(Items from a dataset)
........
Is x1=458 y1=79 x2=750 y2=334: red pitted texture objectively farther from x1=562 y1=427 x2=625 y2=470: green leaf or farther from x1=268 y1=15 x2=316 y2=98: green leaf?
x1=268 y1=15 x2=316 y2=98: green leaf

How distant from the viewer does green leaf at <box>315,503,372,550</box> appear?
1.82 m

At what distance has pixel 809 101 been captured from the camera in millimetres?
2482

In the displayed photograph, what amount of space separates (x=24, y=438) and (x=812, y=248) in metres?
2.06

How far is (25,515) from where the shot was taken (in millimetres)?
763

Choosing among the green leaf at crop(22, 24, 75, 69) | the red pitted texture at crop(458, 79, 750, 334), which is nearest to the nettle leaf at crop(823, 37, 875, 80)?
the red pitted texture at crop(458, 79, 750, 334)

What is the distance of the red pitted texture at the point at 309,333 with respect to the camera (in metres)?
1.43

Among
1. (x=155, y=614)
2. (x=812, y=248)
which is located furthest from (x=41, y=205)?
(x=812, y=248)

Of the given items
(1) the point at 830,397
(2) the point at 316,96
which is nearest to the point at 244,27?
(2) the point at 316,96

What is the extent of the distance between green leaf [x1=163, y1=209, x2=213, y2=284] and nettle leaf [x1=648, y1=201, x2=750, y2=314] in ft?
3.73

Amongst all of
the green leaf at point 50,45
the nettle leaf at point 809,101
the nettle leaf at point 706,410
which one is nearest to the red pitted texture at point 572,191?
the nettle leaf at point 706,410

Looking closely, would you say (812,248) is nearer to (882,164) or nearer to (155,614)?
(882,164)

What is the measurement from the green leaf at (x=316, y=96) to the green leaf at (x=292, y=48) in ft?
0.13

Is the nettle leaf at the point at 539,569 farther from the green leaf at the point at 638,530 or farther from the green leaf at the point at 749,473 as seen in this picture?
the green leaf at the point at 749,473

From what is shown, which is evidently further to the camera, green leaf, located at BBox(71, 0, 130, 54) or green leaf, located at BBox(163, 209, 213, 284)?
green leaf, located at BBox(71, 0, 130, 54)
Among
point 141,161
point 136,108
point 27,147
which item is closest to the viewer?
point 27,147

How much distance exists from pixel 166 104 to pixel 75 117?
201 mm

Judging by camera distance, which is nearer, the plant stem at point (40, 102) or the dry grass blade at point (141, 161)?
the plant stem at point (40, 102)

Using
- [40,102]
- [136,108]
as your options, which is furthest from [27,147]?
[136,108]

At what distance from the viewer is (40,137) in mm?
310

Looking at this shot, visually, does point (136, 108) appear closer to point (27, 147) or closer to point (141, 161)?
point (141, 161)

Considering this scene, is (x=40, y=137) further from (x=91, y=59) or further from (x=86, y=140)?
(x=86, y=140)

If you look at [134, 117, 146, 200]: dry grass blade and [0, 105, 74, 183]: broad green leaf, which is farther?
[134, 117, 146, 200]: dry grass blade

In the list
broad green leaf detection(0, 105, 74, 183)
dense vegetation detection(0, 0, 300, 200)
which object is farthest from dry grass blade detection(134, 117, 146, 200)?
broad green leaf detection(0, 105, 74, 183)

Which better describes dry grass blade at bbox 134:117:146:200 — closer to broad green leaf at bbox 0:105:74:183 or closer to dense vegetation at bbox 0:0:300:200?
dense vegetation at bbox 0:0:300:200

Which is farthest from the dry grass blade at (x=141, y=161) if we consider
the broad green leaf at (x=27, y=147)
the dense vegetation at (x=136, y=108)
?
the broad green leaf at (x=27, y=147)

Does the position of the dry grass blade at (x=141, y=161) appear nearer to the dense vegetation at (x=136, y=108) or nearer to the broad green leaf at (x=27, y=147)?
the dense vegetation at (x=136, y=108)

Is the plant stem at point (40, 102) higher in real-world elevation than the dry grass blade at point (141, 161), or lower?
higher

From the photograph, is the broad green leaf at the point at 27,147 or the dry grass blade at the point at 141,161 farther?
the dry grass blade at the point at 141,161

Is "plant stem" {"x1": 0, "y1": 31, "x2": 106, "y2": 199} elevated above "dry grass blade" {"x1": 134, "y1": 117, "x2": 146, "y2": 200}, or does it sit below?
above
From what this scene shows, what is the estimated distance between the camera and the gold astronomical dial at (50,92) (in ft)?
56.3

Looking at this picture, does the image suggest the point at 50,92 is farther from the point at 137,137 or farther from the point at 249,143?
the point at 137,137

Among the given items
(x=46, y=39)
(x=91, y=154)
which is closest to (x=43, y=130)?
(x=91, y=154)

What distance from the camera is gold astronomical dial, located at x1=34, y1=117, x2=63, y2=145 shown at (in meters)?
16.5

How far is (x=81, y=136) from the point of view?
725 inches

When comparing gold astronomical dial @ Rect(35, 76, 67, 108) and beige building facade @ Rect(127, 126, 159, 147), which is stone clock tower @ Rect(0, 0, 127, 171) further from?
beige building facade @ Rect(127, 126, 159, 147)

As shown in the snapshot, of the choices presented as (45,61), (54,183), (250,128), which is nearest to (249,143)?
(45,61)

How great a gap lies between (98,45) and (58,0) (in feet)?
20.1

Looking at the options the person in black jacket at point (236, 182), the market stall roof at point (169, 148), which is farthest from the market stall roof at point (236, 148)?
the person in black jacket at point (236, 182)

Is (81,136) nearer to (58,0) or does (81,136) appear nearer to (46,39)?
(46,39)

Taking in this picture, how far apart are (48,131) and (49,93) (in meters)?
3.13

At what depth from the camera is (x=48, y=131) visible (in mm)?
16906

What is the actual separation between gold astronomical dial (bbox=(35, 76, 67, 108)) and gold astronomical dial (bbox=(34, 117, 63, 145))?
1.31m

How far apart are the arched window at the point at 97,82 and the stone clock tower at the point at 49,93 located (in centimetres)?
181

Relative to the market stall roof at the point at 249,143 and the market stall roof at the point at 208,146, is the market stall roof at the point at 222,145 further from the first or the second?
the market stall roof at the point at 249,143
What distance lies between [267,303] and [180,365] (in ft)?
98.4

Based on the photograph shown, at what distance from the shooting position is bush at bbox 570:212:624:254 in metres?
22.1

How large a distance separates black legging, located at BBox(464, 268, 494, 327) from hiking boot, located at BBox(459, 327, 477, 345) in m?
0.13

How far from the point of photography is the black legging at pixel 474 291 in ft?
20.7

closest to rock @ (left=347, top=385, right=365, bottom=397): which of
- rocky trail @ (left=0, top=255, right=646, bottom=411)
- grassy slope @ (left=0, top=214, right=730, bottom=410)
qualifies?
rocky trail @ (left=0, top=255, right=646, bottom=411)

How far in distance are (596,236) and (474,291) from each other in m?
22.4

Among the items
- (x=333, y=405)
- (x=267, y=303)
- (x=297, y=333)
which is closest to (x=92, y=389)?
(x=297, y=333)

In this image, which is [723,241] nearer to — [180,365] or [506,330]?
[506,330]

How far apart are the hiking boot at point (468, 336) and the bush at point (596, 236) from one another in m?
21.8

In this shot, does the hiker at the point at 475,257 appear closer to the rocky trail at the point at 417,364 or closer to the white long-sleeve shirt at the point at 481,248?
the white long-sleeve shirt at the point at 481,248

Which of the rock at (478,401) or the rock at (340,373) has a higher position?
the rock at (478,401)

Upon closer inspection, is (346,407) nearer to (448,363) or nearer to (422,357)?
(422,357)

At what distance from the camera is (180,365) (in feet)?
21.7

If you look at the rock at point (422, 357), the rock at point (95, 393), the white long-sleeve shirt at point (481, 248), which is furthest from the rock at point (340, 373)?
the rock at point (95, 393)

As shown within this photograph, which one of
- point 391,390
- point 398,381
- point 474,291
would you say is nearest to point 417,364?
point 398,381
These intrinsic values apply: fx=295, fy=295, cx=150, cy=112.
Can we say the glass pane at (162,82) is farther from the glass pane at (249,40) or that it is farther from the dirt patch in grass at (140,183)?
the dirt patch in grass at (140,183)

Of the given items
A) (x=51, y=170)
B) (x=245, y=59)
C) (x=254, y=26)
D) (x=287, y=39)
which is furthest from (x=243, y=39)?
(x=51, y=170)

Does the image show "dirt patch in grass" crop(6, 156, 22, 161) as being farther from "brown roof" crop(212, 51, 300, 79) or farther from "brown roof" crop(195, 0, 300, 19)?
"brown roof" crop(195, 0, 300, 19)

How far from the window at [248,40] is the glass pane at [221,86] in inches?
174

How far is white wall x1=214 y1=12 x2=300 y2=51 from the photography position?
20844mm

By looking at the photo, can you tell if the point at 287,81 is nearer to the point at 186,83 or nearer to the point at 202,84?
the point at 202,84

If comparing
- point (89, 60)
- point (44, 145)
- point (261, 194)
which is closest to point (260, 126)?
........
*STATED GOAL*.
Only the lines from the one containing "Does the image show" through the end of the entries above belong in the answer; repeat them exactly.

*SOLUTION FOR THIS PROBLEM*.
Does the image show "dirt patch in grass" crop(6, 156, 22, 161) as being farther from "brown roof" crop(212, 51, 300, 79) or farther from "brown roof" crop(195, 0, 300, 19)?
"brown roof" crop(195, 0, 300, 19)

How far from the window at [248,40] is the glass pane at [221,86] in inches?
174

How far is white wall x1=214 y1=12 x2=300 y2=51 from the photography position?
20844mm

By looking at the photo, can you tell if the point at 287,81 is nearer to the point at 186,83 or nearer to the point at 202,84?
the point at 202,84

If comparing
- point (89, 60)
- point (44, 145)
- point (261, 194)
which is closest to point (260, 126)?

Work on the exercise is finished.